To me, where you are born is total fluke, therefore a daft thing to be proud of.
To those who enjoy it — fill your boots by all means but I'm just saying for me, football, rugby, Eurovision — couldn't give a shite who wins.
However, during the first half of Uruguay-France, I will admit to a... um... well... 'feeling' that may have actually been something approaching patriotic.
Forlan had just had a near miss and immediately after we saw a close-up of him expressing his disgust.
(mouths) 'POO-TAH'
I'm fairly sure this was 'Puta' (whore).
And Puta (or the French 'putain') has always kind of baffled me.
I mean...'whore'?
That's it?
0-0 with a minute to go, your 30 yard free kick rattles the bar and the best you can come up with is 'whore!'?

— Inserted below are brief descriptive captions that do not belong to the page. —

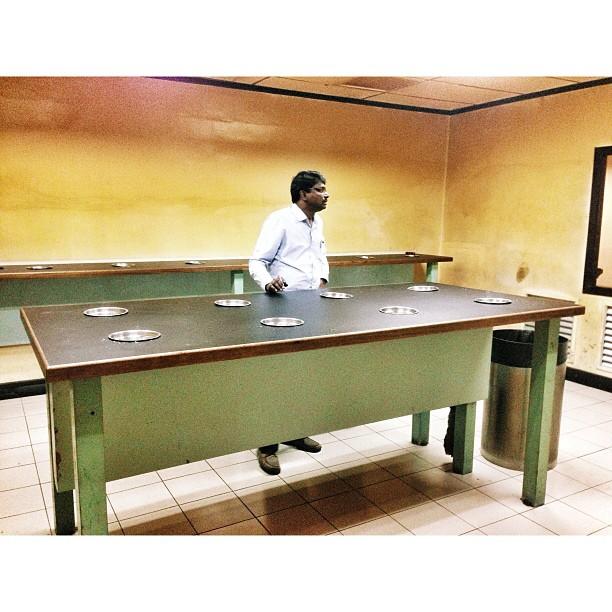 KL Budget Terminal Smoking Room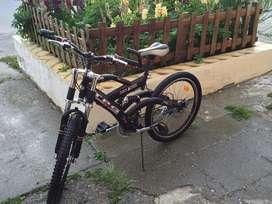 Vendo bicicleta rodado 26 como nueva 5 usos max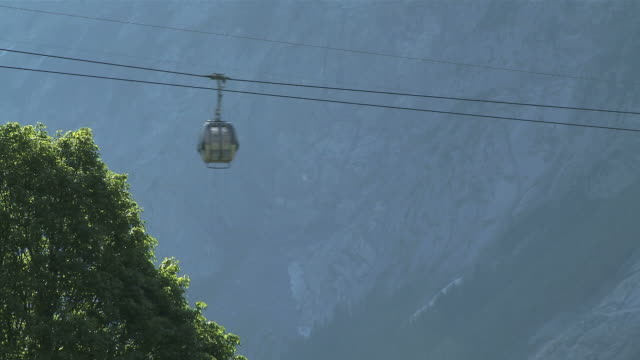 stockvideo's en b-roll-footage met ws view of pfingstegg and overhead cable car / grindelwald, bernese alps, switzerland - kabelwagen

It seems a rather... odd, weak Johnny Foreigner thing to shout to me (although I bet Ribery will be shouting something else).
What's wrong with a good old head back, hands on hips and British-style "FUCKING BASTARD" or "Maldito bastardo!!" or whatever it is in Spanish.

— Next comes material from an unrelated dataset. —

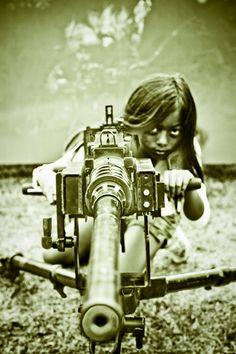 """""""Você não vai enganar os filhos da revolução"""".  (Foto por Andy Teo)"""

Or the beautifully simple "TWAT!!"
(Anyone know why 'fuck' in Spanish is 'joder' and 'fucking' is 'maldito'... or have I got that wrong?)
Anyway, I mention all this as it seems there could be a problem for England in South Africa (nb: a problem other than Carragher being slower than a dead tortoise with four broken legs).
It seems refs have been given a list of our lovely British swear words... Outrageous!
With this in mind, what do people think England players should scream to vent their anger and/or frustration?
I like "MURDOCH!!" or invented combinations like "CRACK-JAFFAS!" or "SWEAT-GASH!!"
So, although I'll be hoping Stevie G, 'Jamie' and the rest of 'the lads' make total cunts of themselves, I will support British swearing.
Undoubtedly the best in the world!
Sings: "Naaaow surrendah, naaaow surrender, naaaow surrender to....er...someone I know I'll never have to engage in an actual fight"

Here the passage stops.